Testo da leggere -
Formazione continua

Formazione continua
(severamente messi alla prova nella prima ascensione dello sperone sud-occidentale (alto 2600 m) dell’University Peak, in Alaska)
di Kevin Ditzler
(pubblicato su The American Alpine Journal, 2012)


Ho posato per la prima volta gli occhi sull’University Peak 4410 m nel 2007. La vista quotidiana dell’enorme parete sud dal basso dell’Hawkins Glacier era come una droga che ti fascia il cervello e ti perseguita nei sogni. Ma era fuori dalla mia portata. Così ho fatto l’unica cosa logica: mi sono trasferito in Alaska. Nei successivi quattro anni di vita e scalate sulle Wrangell Mountains ho portato a casa alcune foto aeree dell’University Peak. La sua storia leggendaria mi si è lentamente rivelata quando ho incontrato i suoi primi scalatori.

Kevin Ditzler in avvicinamento all’University Peak. Tracciato della loro via sullo sperone sud-ovest. Foto: John Kelley.

I numerosi dettagli di una spedizione in Alaska hanno trovato il loro posto il 4 aprile 2011. Ancora una volta mi trovavo alla base dell’University Peak. Assieme a noi per quell’avventura c’era John Kelley, un duro dell’Alaska con radici nella mia città natale di Durango, Colorado. Negli gli ultimi due inverni abbiamo scalato insieme linee difficili e sconnesse nel Chugach. Il Chugach a dicembre è un’impresa fredda e buia, un posto dove gli approcci sono complicati e la protezione è solo uno stato mentale. Un pugno di tranquilli alpinisti del posto aveva spuntato superbe linee alpine moderne sulle pareti più ripide della catena. John e io abbiamo raggiunto quel livello vitale in cui non abbiamo bisogno di parlare molto e ci siamo congelati abbastanza il sedere da sapere che il compagno può insieme soffrire e sorridere.

Paul Claus dell’Ultima Thule Lodge ci aveva fatto atterrare su un piccolo ghiacciaio laterale a ovest del ghiacciaio superiore di Hawkins e a sud-est dell’Hobbs Peak. Abbiamo scavato un campo base e trascorso una settimana sciando e osservando le condizioni. Giocando con obiettivi diversi, abbiamo scoperto pareti complesse costellate di pericoli oggettivi. Imprevedibili periodi di nevicate e scarsa visibilità non erano incoraggianti. Alla fine, tuttavia, la parete più grande si è rivelata irresistibile e abbiamo iniziato a pianificare per la successiva pausa del meteo. Ci siamo concentrati su uno sperone che divide la parete sud-occidentale. Una sottile linea su ghiaccio sembrava l’unica opzione protetta dalle cadute di seracchi su entrambi i lati. La nostra discesa sarebbe stata la complessa e rotta cresta nord, aperta nel 1955 da una spedizione di sei uomini guidata da Keith Hart. La vetta non fu più raggiunta fino al 1997, quando Paul Claus, Rüdi Homberger, Danny Kost e Dave Staehli atterrarono a Beaver Basin, un circo glaciale a 3050 m, e compirono la seconda ascensione della vetta, sempre per la cresta nord.

Materiale di partenza -
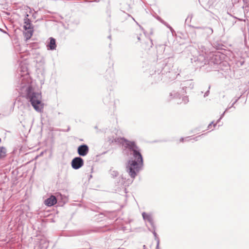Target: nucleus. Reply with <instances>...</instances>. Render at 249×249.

Lavoro da svolgere -
1. Nel racconto sull'University Peak, chi guidava la spedizione che nel 1955 aprì la cresta nord?
2. Ricopia il racconto sull'University Peak cominciando da "I numerosi dettagli" e finendo con "soffrire e sorridere.".
I dati non hanno alcun legame con il racconto.

Esiti delle attività -
1. Keith Hart.

2.
I numerosi dettagli di una spedizione in Alaska hanno trovato il loro posto il 4 aprile 2011. Ancora una volta mi trovavo alla base dell’University Peak. Assieme a noi per quell’avventura c’era John Kelley, un duro dell’Alaska con radici nella mia città natale di Durango, Colorado. Negli gli ultimi due inverni abbiamo scalato insieme linee difficili e sconnesse nel Chugach. Il Chugach a dicembre è un’impresa fredda e buia, un posto dove gli approcci sono complicati e la protezione è solo uno stato mentale. Un pugno di tranquilli alpinisti del posto aveva spuntato superbe linee alpine moderne sulle pareti più ripide della catena. John e io abbiamo raggiunto quel livello vitale in cui non abbiamo bisogno di parlare molto e ci siamo congelati abbastanza il sedere da sapere che il compagno può insieme soffrire e sorridere.